La première de ses expérimentations, à l’instar de Serge Doubrovsky ou de Chloé Delaume, consiste à inventer sa propre langue, celle, unique, apte à traduire le monde intérieur, à le révéler, en désordre, tel qu’il arrive, qu’il surgit : « Elle ne sait pas trop comment s’y prendre, de quel côté crier, sur quel ton, dans quelle langue. (…) Elle cherche une écriture. Elle court après l’idiome de la première enfance. Celui que la douleur a façonné, puis tétanisé parce qu’elle l’affronte sur son propre terrain ».

En ce qui concerne la posture énonciative, la narratrice alterne entre la première et la troisième personne, comme pour donner corps à la voix (« les mots sont de la chair, la mienne est douloureuse ») ou prendre la distance nécessaire, provoquer ce qui relève d’une autoscopie permettant d’affronter l’angoisse du souvenir. « Captive d’un corps souffrant », trouvant « légèrement déprimant d’être enfermée dans son ego, sa mémoire et sa peau », la narratrice cherche alors par ce procédé narratif à en sortir, par là, à s’en sortir.

L’histoire, celle d’une enfant maltraitée, par la vie (atteinte d’une maladie génétique), par le père aussi (« au moins si je mourais, définitivement le cauchemar du père serait terminé »), est l’occasion de questionner la mémoire, le passé, les mots pour le dire. Ce à quoi la narratrice accède par ce travail n’est jamais ce qui était visé. Mais il faut « Accepter. Que le passé ressassé n’est pas composé d’événements précis mais morcelés, douteux.
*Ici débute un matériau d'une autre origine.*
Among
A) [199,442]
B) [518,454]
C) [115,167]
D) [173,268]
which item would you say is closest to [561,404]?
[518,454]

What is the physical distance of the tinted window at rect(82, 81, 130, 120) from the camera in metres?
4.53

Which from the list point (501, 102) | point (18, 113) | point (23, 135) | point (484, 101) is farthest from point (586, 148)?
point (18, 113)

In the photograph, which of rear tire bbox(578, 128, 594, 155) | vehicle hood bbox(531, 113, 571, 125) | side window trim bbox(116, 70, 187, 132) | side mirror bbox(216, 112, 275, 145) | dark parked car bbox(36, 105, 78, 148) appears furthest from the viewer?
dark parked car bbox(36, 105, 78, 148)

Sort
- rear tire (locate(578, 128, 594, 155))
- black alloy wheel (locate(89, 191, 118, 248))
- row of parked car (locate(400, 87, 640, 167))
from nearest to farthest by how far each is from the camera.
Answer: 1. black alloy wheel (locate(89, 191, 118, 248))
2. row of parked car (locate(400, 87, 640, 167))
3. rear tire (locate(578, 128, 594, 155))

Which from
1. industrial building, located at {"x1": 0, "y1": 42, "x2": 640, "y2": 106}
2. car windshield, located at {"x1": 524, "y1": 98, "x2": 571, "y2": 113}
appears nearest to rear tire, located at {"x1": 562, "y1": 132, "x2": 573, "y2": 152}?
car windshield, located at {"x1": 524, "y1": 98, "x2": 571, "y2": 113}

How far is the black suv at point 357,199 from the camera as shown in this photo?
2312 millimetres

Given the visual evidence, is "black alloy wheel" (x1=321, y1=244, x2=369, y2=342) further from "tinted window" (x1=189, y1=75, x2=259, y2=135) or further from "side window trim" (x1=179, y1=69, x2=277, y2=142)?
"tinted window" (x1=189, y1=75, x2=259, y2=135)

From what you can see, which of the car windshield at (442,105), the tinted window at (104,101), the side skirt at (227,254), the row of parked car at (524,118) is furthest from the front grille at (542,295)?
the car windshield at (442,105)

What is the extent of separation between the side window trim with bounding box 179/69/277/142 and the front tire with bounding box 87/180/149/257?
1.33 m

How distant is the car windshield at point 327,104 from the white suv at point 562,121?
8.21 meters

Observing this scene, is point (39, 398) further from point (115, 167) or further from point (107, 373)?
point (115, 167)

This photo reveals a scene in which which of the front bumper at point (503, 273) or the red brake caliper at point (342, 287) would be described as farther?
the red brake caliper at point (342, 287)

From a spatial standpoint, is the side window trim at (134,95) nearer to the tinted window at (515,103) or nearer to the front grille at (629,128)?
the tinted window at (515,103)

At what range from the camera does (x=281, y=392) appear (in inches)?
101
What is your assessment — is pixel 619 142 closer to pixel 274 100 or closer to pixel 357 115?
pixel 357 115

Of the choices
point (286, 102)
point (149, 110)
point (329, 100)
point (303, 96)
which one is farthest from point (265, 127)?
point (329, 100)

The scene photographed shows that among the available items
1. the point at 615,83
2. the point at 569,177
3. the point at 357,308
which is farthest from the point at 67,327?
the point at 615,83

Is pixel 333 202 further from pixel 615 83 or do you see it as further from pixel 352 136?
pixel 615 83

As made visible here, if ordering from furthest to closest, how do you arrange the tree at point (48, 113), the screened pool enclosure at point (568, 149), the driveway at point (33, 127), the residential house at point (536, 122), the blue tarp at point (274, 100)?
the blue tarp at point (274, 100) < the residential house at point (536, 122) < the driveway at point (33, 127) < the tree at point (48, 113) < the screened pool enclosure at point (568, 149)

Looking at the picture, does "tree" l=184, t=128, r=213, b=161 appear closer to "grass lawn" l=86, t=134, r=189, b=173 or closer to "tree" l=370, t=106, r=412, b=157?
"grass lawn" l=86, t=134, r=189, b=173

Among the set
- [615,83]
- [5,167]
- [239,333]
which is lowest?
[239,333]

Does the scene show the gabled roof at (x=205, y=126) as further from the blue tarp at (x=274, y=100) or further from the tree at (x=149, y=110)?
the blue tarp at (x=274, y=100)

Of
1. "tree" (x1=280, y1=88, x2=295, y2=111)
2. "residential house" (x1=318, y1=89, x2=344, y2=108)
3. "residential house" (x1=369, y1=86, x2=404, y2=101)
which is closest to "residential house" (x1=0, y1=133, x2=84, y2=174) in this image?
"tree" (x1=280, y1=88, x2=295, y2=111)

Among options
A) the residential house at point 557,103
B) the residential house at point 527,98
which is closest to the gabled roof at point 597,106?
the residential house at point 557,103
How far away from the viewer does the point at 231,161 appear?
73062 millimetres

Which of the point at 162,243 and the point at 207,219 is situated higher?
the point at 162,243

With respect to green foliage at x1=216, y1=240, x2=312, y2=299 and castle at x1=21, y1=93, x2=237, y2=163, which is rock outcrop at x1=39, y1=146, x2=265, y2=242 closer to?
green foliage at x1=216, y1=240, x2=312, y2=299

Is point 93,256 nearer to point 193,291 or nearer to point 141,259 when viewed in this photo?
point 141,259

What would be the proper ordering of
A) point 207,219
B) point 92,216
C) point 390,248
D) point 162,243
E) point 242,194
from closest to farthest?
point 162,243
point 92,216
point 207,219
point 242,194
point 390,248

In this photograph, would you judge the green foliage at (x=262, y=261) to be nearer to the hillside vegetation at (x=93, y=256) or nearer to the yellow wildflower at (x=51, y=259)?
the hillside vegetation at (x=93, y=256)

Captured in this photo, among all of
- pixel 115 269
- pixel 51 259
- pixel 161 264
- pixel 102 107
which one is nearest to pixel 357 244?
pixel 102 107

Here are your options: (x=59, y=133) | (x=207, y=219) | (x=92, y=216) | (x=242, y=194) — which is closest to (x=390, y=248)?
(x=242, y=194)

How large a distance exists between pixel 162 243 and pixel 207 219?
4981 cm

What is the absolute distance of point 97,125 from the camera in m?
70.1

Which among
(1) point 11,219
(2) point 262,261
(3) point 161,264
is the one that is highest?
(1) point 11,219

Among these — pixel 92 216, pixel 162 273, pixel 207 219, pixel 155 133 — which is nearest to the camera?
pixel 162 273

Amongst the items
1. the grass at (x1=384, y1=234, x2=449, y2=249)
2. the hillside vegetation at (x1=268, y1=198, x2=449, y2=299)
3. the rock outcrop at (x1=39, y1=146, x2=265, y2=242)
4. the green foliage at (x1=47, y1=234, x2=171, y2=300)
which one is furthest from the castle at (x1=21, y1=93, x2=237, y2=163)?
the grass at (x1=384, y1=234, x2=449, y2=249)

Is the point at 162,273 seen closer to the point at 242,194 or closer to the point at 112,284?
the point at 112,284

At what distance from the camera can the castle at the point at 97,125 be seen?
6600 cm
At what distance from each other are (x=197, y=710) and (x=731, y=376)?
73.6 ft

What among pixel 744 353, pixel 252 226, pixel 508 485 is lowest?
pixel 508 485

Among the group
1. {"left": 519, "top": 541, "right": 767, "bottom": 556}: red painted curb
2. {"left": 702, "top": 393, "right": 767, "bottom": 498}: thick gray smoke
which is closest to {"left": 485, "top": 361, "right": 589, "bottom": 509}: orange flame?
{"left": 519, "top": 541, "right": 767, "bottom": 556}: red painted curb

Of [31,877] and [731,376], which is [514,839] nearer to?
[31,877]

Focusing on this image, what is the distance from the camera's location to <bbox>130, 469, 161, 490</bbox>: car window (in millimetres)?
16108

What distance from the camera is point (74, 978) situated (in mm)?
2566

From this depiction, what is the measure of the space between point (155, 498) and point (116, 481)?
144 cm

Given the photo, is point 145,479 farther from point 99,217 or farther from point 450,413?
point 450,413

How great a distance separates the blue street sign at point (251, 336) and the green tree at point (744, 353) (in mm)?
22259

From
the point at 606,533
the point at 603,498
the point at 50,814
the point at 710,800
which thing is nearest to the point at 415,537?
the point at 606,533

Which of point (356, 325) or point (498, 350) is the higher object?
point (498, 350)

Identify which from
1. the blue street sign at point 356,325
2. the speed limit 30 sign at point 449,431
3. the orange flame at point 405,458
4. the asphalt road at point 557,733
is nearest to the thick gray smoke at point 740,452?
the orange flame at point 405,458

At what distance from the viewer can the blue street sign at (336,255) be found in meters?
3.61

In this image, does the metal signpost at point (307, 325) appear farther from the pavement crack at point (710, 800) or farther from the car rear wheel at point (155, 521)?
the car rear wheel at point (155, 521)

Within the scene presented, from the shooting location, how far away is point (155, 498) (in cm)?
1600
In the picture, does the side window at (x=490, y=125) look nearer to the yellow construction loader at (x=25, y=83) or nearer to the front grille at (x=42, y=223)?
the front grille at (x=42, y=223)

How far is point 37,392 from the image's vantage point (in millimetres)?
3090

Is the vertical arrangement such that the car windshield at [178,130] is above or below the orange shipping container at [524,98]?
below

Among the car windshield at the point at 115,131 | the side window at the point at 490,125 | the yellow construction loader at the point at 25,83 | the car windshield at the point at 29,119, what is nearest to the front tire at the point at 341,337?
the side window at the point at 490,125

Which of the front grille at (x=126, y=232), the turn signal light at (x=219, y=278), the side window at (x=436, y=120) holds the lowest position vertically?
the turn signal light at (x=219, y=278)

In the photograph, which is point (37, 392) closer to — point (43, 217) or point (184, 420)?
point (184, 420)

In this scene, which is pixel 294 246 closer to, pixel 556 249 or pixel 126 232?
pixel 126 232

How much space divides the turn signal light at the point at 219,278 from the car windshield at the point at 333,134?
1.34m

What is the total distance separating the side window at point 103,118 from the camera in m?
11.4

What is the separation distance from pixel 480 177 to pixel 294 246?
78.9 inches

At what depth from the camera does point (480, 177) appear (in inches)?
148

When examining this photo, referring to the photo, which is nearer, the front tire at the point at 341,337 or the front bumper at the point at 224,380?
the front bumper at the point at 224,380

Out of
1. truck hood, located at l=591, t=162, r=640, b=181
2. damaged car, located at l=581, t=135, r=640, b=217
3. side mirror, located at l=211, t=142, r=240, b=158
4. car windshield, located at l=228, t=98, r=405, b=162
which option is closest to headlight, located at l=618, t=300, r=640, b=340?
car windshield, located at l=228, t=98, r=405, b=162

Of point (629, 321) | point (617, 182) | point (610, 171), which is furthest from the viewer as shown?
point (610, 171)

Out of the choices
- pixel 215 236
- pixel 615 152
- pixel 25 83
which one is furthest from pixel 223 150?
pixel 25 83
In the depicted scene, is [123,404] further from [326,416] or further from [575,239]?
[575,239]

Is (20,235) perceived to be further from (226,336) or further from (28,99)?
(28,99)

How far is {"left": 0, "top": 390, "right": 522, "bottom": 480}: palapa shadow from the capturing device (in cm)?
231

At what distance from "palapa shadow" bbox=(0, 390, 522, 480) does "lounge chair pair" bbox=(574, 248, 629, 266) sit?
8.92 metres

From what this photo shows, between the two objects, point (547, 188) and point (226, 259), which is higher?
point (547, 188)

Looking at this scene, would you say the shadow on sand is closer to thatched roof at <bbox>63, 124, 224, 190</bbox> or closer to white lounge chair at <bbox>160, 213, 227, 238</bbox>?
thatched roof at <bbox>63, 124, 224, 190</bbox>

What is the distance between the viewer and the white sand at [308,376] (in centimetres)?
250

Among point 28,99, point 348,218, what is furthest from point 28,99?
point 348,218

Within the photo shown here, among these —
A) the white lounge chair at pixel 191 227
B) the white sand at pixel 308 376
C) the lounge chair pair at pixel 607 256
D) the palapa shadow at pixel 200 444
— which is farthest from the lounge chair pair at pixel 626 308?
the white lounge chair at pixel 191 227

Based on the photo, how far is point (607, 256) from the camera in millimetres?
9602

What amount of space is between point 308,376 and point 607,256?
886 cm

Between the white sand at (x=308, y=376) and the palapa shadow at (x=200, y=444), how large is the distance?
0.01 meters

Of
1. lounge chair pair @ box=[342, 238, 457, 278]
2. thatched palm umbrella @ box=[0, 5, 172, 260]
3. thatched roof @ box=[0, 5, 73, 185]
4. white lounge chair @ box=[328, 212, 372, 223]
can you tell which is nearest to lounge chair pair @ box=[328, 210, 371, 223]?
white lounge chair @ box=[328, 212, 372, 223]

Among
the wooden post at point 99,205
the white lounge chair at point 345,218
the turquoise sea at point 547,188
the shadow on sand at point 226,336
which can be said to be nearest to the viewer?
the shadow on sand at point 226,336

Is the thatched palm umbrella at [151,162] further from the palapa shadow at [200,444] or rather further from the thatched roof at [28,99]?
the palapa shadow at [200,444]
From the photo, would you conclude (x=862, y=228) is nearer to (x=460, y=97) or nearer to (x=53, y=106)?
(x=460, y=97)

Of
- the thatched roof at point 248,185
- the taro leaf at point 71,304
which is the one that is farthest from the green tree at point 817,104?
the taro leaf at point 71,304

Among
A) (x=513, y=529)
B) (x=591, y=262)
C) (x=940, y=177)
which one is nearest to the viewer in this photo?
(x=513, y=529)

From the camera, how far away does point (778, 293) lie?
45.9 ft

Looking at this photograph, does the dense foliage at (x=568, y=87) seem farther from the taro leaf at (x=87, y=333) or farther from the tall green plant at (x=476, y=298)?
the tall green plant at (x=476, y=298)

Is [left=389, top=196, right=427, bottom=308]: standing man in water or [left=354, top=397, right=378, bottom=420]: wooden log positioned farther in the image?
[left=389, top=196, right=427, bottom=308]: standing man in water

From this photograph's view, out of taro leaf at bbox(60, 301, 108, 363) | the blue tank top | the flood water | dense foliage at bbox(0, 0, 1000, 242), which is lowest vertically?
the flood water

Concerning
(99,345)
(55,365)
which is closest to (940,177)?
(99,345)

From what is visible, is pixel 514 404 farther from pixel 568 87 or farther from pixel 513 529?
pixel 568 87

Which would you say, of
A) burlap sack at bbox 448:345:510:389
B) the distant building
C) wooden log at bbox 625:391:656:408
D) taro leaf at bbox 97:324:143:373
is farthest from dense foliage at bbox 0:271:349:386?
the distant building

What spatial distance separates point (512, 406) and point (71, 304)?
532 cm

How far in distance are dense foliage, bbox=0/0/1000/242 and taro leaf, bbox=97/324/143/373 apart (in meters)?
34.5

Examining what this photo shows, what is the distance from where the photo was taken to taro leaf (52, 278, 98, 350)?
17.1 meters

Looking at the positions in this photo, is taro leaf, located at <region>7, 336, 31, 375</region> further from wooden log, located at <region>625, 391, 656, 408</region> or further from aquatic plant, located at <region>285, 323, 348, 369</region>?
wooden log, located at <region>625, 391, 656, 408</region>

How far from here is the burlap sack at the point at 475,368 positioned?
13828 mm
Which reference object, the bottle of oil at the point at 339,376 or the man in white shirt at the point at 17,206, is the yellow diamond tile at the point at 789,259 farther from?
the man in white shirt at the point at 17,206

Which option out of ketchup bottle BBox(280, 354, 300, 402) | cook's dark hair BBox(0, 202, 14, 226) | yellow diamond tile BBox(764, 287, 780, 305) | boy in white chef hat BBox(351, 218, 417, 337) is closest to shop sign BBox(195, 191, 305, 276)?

Parfois imaginés ». Ce qui est pris, disait Leiris, est toujours l’ombre et non la proie.

Cette autofiction expérimentale est aussi un moyen, tout simplement, de « consentir à la douleur » et de faire de ce consentement, de cet acte de résilience, devenu littérature, une manière de combler les brèches… Et de continuer.